Chef Jan Van Haute's anchovy-butter-smeared salmon. (Joe Yonan/The Washington Post)

For its annual gala last year, Cultural Tourism DC tried something new to help build interest in its popular annual Passport DC event: a little cooking battle to celebrate the cooking talents of Washington's embassy chefs. Four chefs made hors d'oeuvres that showcased his or her nation's cuisine, and hundred of guests and a panel of "celebrity" judges (I use the quote marks because I was one of them) tasted and voted. Nazha Karaoui, the charming chef from the Moroccan embassy, took both the judges' and people's choice prizes.


Chef Nazha Kasraoui of Morocco prepares whole salmon with charmoula. (Joe Yonan/The Washington Post)

This year, she has some stiff competition. Three times as many embassy chefs are taking part, and the nonprofit added a warm-up competition that took place yesterday, pitting the chefs against one another in true "Iron Chef" style. Six Seven of the 12 11 gathered at Occasions Caterers in Northeast Washington for Challenge Sweden: cooking salmon and using a basket of surprise ingredients drawn from Swedish cuisine. For two hours, they chopped, stirred, baked, smoked, roasted, pureed and foamed their way around the kitchen as I and two fellow judges (Sina Molavi, Occasions executive chef, and Swedish Embassy chef Martin Johansson) observed their work and then retreated to an office to start our tasting.

How well would they use the ingredients in each basket? (Salmon, mussels, elderflower liqueur, horseradish, bleak roe, sunchokes, potatoes, peas, anchovies, Vasterbotten cheese and more; extra points for using as many of those ingredients as possible.) The chefs were allowed to incorporate staples donated by Safeway and provided by Occasions, and could bring their own spices and stocks.

There were some fascinating differences. Karaoui, the defending champion, was the only one to work with the whole salmon, which she rubbed with a charmoula (sauce) and baked. Moist and flavorful. But wait: Would her own olives and capers count as spices or stocks?


Chef Francis Otoo of Ghana rices potatoes for his gnocchi. (Joe Yonan/The Washington Post)

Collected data
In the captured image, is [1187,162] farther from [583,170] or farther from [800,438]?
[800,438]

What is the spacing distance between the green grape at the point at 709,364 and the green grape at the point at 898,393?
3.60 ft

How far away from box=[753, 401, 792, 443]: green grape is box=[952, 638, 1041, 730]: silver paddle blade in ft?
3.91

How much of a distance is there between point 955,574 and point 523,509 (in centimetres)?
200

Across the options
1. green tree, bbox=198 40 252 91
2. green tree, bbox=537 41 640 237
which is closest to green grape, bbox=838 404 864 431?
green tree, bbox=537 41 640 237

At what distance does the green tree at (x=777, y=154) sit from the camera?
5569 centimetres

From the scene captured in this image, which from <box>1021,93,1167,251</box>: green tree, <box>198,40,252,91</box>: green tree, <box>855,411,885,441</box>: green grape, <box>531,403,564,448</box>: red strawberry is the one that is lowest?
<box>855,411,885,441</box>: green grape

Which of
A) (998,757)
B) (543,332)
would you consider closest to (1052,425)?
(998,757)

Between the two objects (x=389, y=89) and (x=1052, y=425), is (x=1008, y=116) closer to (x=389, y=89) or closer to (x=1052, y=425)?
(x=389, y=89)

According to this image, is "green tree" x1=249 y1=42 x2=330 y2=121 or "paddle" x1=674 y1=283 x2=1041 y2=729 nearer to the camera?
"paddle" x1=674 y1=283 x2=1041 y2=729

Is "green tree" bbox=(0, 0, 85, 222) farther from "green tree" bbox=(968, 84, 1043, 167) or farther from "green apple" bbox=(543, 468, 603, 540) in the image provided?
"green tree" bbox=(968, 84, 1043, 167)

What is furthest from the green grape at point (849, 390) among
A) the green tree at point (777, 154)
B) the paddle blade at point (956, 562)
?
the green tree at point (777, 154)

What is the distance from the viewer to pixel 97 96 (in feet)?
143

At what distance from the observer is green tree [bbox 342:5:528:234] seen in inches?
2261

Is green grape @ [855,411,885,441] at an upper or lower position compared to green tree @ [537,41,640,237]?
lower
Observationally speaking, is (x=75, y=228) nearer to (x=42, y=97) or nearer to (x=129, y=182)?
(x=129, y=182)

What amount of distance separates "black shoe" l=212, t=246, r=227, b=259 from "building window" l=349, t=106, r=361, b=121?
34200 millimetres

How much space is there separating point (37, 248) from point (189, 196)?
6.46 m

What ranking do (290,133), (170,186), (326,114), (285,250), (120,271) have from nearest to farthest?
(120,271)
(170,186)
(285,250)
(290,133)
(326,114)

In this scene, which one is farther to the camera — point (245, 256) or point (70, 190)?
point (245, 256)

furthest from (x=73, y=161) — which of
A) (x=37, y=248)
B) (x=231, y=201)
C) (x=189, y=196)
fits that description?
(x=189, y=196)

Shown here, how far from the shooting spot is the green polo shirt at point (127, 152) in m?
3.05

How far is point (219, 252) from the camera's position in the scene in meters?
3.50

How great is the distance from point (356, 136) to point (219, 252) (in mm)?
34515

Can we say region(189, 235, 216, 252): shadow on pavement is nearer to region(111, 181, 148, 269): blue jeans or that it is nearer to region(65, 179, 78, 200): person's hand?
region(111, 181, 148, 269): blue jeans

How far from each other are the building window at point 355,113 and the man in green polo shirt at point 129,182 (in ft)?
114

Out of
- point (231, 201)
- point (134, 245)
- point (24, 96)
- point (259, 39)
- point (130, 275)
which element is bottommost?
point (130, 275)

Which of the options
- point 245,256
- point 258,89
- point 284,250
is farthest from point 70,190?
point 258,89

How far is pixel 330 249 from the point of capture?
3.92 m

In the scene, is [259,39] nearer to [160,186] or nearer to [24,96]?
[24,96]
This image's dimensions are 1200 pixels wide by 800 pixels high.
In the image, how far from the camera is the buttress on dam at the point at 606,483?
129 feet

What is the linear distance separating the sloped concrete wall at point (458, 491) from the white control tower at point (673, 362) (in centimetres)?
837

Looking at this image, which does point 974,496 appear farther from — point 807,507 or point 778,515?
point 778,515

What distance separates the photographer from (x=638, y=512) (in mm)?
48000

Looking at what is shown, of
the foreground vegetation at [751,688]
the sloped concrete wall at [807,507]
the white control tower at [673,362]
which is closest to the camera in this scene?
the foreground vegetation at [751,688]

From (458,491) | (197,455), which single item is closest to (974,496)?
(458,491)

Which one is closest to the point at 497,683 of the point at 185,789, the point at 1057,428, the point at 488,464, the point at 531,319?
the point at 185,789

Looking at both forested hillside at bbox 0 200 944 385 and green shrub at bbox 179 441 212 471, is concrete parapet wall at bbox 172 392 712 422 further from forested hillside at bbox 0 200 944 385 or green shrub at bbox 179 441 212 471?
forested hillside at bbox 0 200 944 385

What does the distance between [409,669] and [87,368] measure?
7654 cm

--- Problem requirements ---
Transcribe the passage on the embassy chefs' cooking competition between "For its annual" and "charmoula. (Joe Yonan/The Washington Post)", inclusive. You can complete the work without using the data.

--- Reply ---
For its annual gala last year, Cultural Tourism DC tried something new to help build interest in its popular annual Passport DC event: a little cooking battle to celebrate the cooking talents of Washington's embassy chefs. Four chefs made hors d'oeuvres that showcased his or her nation's cuisine, and hundred of guests and a panel of "celebrity" judges (I use the quote marks because I was one of them) tasted and voted. Nazha Karaoui, the charming chef from the Moroccan embassy, took both the judges' and people's choice prizes.


Chef Nazha Kasraoui of Morocco prepares whole salmon with charmoula. (Joe Yonan/The Washington Post)